Name every company that appears in the article about AstraZeneca borrowing auto-industry efficiency experts. Leave out the newspaper it cites.

Text for analysis:

=== Begin Enclosure ===

AZ looks to auto plants for efficiency gurus

Years ago, Japanese car manufacturers turned to management gurus to make their plants more efficient. Now, AstraZeneca is hiring automotive gurus to apply their efficiencies to drug production, the Financial Times reports. It's yet another example of how pharma is borrowing from other industries in an effort to cut costs and streamline operations.

Under an agreement with Jaguar Land Rover, the U.K.-based drugmaker has borrowed two "lean experts" for an efficiency push. They will look for ways to cut waste, tighten up supply chains and speed up production. "Pharmaceutical supply chains have been fat and happy," Marc Jones, AZ's VP of global operations, told the FT. "There's a lot we can learn from the lean culture that came from Toyota to remove waste and focus on what the customer wants." The two experts are based at AstraZenecas's facility in Macclesfield, its second-largest manufacturing site, which turns out more than 40 products.

The company has also tapped industries such as consumer goods for expertise, hiring full-time staffers who can turn fresh eyes on its operations. And it's not the only drugmaker to do so. Recently, Novartis' global pharma chief Joe Jiminez said he was planning to apply financial benchmarks he learned in the consumer-goods business. With the much-feared patent cliff approaching for many of the world's best-selling drugs, pharma needs all the efficiency it can get.

=== End Enclosure ===

Data below:

=== Begin Enclosure ===

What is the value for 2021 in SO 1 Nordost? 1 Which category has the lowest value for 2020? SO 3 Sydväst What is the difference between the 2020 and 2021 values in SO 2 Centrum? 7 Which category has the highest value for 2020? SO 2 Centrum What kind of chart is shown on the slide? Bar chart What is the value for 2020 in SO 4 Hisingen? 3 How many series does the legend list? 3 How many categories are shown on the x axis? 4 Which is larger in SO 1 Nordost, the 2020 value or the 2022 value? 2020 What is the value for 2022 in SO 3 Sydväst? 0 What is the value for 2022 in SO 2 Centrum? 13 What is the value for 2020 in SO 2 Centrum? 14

=== End Enclosure ===

Answer space: AstraZeneca, Jaguar Land Rover, Toyota, Novartis